Yoga online: strengths and weaknesses
03 AUG

Why is it important?
We have gotten so used to using “Google” and “YouTube” for any question or desired skill. Should we also do that if we wish to learn yoga? In this blog, I would like to consider learning yoga online from scratch, and not the performance of sequences learned from a teacher in “life” class.

Vehicles to carry knowledge

It does not matter what you wish to learn –the right means to get such knowledge are essential. Let’s begin with a general understanding, a list of 3 possible vehicles to spread knowledge:

  1. Books – I use this word for any written sources of knowledge such as articles, transcribed lectures, academic papers, blogs and so on
  2. Teachers – this category includes the passage of knowledge from mentors, couches, professors, and experienced individuals to less experienced people
  3. Online teachings – this category is a relatively new one, however, it spreads almost at the speed of light. It is similar to teachers, although it has some essential differences, such as a lack of student-teacher interaction and generalized explanations instead of personalized advice.

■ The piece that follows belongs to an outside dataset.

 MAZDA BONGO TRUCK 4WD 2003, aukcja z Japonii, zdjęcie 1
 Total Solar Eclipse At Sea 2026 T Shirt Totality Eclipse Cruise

So, can we consider online teachings as a suitable vehicle to gain basic yoga knowledge?

3 strengths of learning yoga online

  1. You can find detailed information about the performance of particular postures (asanas) including many available demonstrations
  2. There are online lectures and discussions about the meaning of yoga and mindfulness –In particular, “Dharma talks” are exceptionally interesting
  3. You can bookmark website links that explain postures or meanings; this gives you the opportunity to learn better through repetition

3 weaknesses of learning yoga online

  1. No chance to receive posture corrections during practice – a vitally important feature of “life” class because at the beginning of practice we are all less sensitive to correcting ourselves
  2. Comments on postures are general, but do not specifically support your individual performance
  3. In general, trying to watch a video and simultaneously perform a posture divides your attention and negatively impacts concentration and focus.

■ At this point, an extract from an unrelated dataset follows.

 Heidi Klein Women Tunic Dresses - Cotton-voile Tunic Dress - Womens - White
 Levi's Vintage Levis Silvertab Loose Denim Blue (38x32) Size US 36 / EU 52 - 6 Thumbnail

These 3 weaknesses can also be applied to books, which are also not an optimal vehicle to gain basic yoga knowledge; although some books contain much more detailed information on the performance of yoga postures (asanas), breath techniques (pranayamas) and meditation than short YouTube videos.
I believe the best way to learn yoga is to apply for a beginners’ course and get knowledge from experienced, qualified teachers. Here you will get some personal attention and may begin your own way of practicing yoga right from the start (it will change anyway, but it will change in your own unique way).
Last but not least, there is still something beautiful and almost magical about practicing with a group at the yoga studio. The group motivates and inspires us. I still remember my first yoga class and the teacher who led it. The teacher was a very modest and tiny young Russian woman named Elena Seregina. Don’t miss this magical personal moment by staying behind the computer screen!

Three key points

I would love you to remember 3 things from this blog:

  1. If you are new to yoga – take the beginners’ course at a yoga studio. Look for the course that consists of several classes with a sequential program to learn the basics
  2. If you have questions about a particular posture – ask the teacher and do not hesitate to watch online demonstrations. Both ways are helpful!
  3. Listen to dharma talks – It may inspire your daily thinking and create a precious bridge between the yoga mat and life.